BEGIN Records for processing

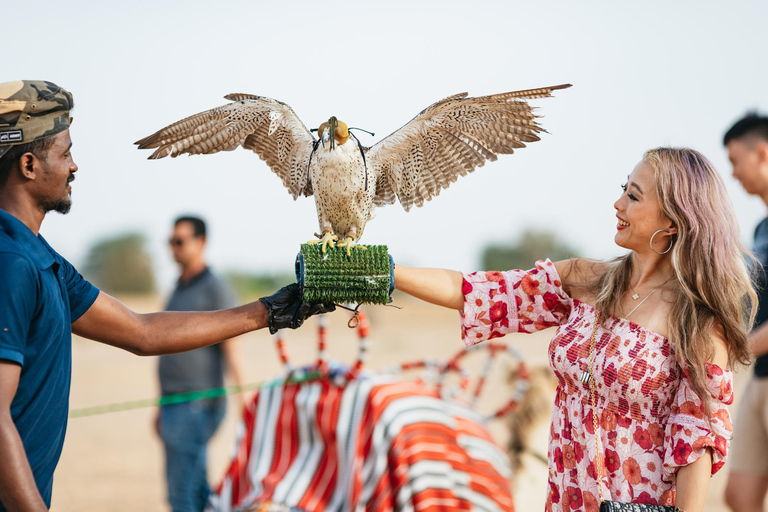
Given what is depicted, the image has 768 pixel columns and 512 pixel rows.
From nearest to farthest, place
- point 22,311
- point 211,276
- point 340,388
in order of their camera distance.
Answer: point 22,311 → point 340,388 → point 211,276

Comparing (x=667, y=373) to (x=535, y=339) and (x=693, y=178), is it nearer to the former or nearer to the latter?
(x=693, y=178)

END Records for processing
BEGIN Records for processing

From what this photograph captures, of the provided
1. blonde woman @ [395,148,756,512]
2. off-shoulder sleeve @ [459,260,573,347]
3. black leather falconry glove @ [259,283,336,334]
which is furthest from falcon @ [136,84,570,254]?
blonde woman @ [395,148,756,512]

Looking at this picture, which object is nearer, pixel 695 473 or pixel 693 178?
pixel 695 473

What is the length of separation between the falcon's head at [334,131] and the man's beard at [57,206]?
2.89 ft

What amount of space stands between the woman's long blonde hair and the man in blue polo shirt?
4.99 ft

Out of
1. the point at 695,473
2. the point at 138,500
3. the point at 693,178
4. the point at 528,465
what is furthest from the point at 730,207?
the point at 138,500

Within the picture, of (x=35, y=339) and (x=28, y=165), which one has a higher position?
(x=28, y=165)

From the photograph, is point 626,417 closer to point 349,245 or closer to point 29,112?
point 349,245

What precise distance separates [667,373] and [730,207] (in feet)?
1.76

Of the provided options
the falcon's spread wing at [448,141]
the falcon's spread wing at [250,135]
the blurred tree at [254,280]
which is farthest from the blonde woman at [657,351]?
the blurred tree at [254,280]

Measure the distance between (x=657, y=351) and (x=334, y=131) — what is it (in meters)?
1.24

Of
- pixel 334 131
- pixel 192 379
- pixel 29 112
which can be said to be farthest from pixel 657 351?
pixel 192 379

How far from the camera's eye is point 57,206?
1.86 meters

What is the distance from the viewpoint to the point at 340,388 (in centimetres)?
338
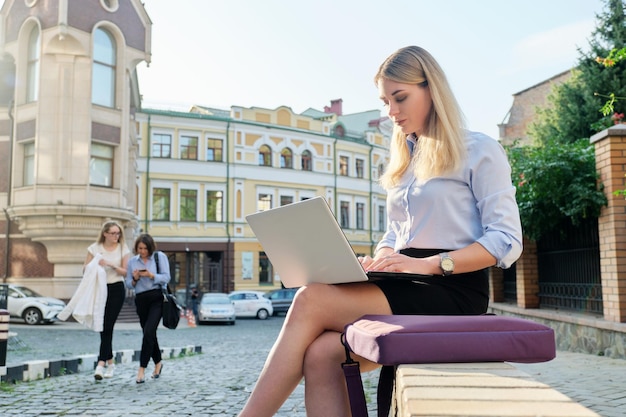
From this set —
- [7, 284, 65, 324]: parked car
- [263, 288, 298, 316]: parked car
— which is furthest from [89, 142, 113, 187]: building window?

END Records for processing
BEGIN Records for processing

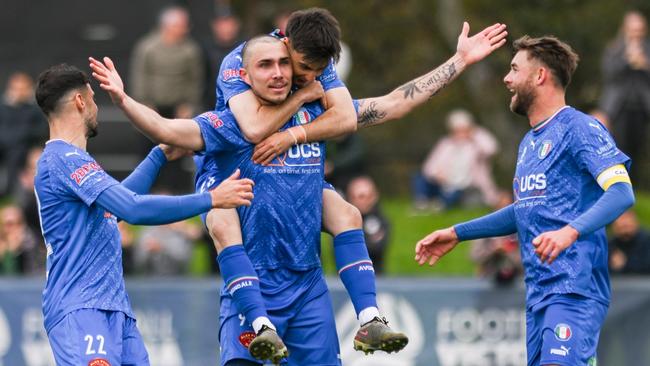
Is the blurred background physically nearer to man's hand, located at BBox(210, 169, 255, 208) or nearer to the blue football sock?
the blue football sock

END Records for processing

*Goal*
Pull out each line of the entries above that contains the word "blue", reproducing every such line without alteration.

*Complete answer*
What amount of space stands between the woman's long blonde hair and the man in blue polo shirt?
Is the blurred background physically nearer to man's hand, located at BBox(210, 169, 255, 208) or nearer to the blue football sock?
the blue football sock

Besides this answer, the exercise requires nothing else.